:: MATERIAL FOR THE TASK ::
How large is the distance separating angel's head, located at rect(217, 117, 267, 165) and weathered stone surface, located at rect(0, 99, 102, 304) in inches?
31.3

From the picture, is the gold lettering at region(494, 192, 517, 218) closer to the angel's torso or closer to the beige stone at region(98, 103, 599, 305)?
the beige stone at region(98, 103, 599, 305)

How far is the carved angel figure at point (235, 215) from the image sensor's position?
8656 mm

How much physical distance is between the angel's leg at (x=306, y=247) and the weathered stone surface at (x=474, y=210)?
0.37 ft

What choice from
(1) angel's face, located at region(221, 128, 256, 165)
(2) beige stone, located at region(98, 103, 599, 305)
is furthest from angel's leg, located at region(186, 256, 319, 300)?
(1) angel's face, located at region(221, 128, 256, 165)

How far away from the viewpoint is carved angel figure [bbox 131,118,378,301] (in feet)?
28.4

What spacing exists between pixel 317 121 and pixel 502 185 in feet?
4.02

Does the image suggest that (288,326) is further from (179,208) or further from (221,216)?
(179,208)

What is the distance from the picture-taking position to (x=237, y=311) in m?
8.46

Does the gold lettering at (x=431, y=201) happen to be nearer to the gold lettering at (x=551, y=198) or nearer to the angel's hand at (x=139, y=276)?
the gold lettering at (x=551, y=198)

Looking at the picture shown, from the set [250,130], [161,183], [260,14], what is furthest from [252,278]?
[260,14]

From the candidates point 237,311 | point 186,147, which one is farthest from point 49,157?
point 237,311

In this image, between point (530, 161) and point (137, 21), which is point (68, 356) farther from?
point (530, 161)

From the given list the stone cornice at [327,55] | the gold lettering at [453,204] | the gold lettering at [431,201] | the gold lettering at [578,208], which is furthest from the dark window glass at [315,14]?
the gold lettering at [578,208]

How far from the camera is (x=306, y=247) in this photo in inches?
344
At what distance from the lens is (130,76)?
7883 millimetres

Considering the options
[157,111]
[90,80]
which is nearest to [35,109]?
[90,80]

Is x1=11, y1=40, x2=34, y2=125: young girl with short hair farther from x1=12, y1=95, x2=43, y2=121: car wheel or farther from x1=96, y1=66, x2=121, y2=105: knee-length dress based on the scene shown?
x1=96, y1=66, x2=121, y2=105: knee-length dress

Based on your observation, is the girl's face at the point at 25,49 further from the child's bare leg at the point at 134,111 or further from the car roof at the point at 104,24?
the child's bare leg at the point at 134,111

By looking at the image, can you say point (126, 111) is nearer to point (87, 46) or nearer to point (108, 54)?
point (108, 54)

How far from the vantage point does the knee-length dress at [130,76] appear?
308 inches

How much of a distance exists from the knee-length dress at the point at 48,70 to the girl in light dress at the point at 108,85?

:: GIVEN EXERCISE ::
Would you copy out each line exactly as written?

:: TASK RESPONSE ::
How large is the distance separating angel's head, located at rect(217, 117, 267, 165) and weathered stone surface, located at rect(0, 99, 102, 304) in inches?
31.3

From the picture, is the gold lettering at region(494, 192, 517, 218) closer to the angel's torso or closer to the beige stone at region(98, 103, 599, 305)?
the beige stone at region(98, 103, 599, 305)

How far is the carved angel figure at point (235, 215) from the image sensor's position?
8656 mm

How much physical distance is between the angel's leg at (x=306, y=247) and the weathered stone surface at (x=474, y=210)?
0.37 ft

What choice from
(1) angel's face, located at region(221, 128, 256, 165)
(2) beige stone, located at region(98, 103, 599, 305)
is furthest from angel's leg, located at region(186, 256, 319, 300)?
(1) angel's face, located at region(221, 128, 256, 165)

How far away from the viewpoint is carved angel figure [bbox 131,118,378,301] (in feet)?
28.4

What spacing exists between pixel 317 121 and pixel 502 185 in feet?
4.02

Does the image suggest that (288,326) is further from (179,208) or further from (221,216)?
(179,208)

What is the distance from the picture-taking position to (x=237, y=311) in m?
8.46

Does the gold lettering at (x=431, y=201) happen to be nearer to the gold lettering at (x=551, y=198) or nearer to the angel's hand at (x=139, y=276)?
the gold lettering at (x=551, y=198)

Looking at the picture shown, from the set [250,130], [161,183], [260,14], what is furthest from [252,278]?
[260,14]

From the candidates point 237,311 | point 186,147, which one is farthest from point 49,157?
point 237,311

In this image, between point (530, 161) and point (137, 21), which is point (68, 356) farther from?
point (530, 161)

From the given list the stone cornice at [327,55] | the gold lettering at [453,204] | the gold lettering at [431,201] | the gold lettering at [578,208], which is furthest from the dark window glass at [315,14]?
the gold lettering at [578,208]

How far from the camera is (x=306, y=247) in this photo in inches?
344
At what distance from the lens is (130,76)?
7883 millimetres

Considering the options
[157,111]
[90,80]
which is nearest to [35,109]?
[90,80]

Is x1=11, y1=40, x2=34, y2=125: young girl with short hair farther from x1=12, y1=95, x2=43, y2=121: car wheel or farther from x1=96, y1=66, x2=121, y2=105: knee-length dress based on the scene shown?
x1=96, y1=66, x2=121, y2=105: knee-length dress

Based on your observation, is the girl's face at the point at 25,49 further from the child's bare leg at the point at 134,111 or further from the car roof at the point at 104,24?
the child's bare leg at the point at 134,111

By looking at the image, can you say point (126, 111) is nearer to point (87, 46) or nearer to point (108, 54)?
point (108, 54)

How far from the vantage point does the knee-length dress at [130,76] appear?
308 inches

How much of a distance exists from the knee-length dress at the point at 48,70 to the girl in light dress at the point at 108,85?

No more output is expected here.